Finding Eigenvalues and determine if there are invariant lines

[Luscinia]

Homework Statement

Find the eigen values of the following mapping and determine if there are invariant lines.

(2 -4)
(-3 3) is the mapping.

Homework Equations

det (L-λI)=0

The Attempt at a Solution

L-λI=
(2-λ -4)
(-3 3-λ)

det(L-λI)=0=ac-bd=(3-λ)(2-λ)-12
.: (3-λ)(2-λ)=12
6-3λ-2λ+λ² -12=0
λ²-5λ-6=0
λ=-6 and 1

but the answer is supposed to be -1 and 6.
Also, since there are 2 eigenvalues, I'm guessing that means that there are 2 invariant lines. How do we find these 2 invariant lines?

 

[Robert1986]

Homework Statement

Find the eigen values of the following mapping and determine if there are invariant lines.

(2 -4)
(-3 3) is the mapping.

Homework Equations

det (L-λI)=0

The Attempt at a Solution

L-λI=
(2-λ -4)
(-3 3-λ)

det(L-λI)=0=ac-bd=(3-λ)(2-λ)-12
.: (3-λ)(2-λ)=12
6-3λ-2λ+λ² -12=0
λ²-5λ-6=0
λ=-6 and 1

but the answer is supposed to be -1 and 6.
Also, since there are 2 eigenvalues, I'm guessing that means that there are 2 invariant lines. How do we find these 2 invariant lines?

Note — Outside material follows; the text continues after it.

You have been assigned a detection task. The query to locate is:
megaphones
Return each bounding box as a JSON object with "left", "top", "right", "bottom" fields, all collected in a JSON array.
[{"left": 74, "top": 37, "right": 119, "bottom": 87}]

Now, [itex]\lambda^2 -5\lambda -6 =0[/itex] looks like the right equation. Now, you need to solve for [itex]\lambda[/itex]. YOu can do this one of two (or both) ways: factor or use the quadratic formula. Using what you wrote would imply that [itex](\lambda - (-6))(\lambda - 1)=\lambda^2 - 5\lambda -6[/itex], but this isn't true. Remember, in factorisation, the factors are of the form [itex](\lambda - a)[/itex] where [itex]a[/itex] is the root.

 

[HallsofIvy]

Homework Statement

Find the eigen values of the following mapping and determine if there are invariant lines.

Well, first, eigenvalues are numbers not lines so this is not true. I expect that you mean that the lines in the direction of the eigenvectors are invariant.

(2 -4)
(-3 3) is the mapping.

Homework Equations

det (L-λI)=0

The Attempt at a Solution

L-λI=
(2-λ -4)
(-3 3-λ)

det(L-λI)=0=ac-bd=(3-λ)(2-λ)-12
.: (3-λ)(2-λ)=12
6-3λ-2λ+λ² -12=0
λ²-5λ-6=0
λ=-6 and 1

but the answer is supposed to be -1 and 6.

Yes, that's because -6 and 1 are incorrect. [itex](-6)^2- 5(-6)- 6= 36+ 30- 6= 60[/itex], not 0. And [itex](1)^2- 5(1)- 6= 1- 5- 6= -10[/itex], not 0. How did you get -6 and 1?

Also, since there are 2 eigenvalues, I'm guessing that means that there are 2 invariant lines. How do we find these 2 invariant lines?

No reason to guess. Distinct eigenvalues correspond to independent eigenvectors and those give the two lines. Do you understand the definition of "eigenvalue"?

A number [itex]\lambda[/itex] is an eigenvalue of an operator, T, if and only if there exist a non-zero vector, v, such that [itex]Tv= \lambda v[/itex]. Saying that -1 is an eigenvalue means there is a vector
[tex]\begin{bmatrix}x \\ y \end{bmatrix}[/tex]
so that
[tex]\begin{bmatrix}2 & -4 \\ -3 & 3\end{bmatrix}\begin{bmatrix}x \\ y\end{bmatrix}= \begin{bmatrix}-x \\ -y\end{bmatrix}[/tex]

Multiplying on the left will give two equations for x and y. Of course x= y= 0 is a solution so there will be a non-zero solution only if those two equations are dependent and, in that case, there will be an infinite number of solutions- all vectors pointing in the same direction and so defining a line.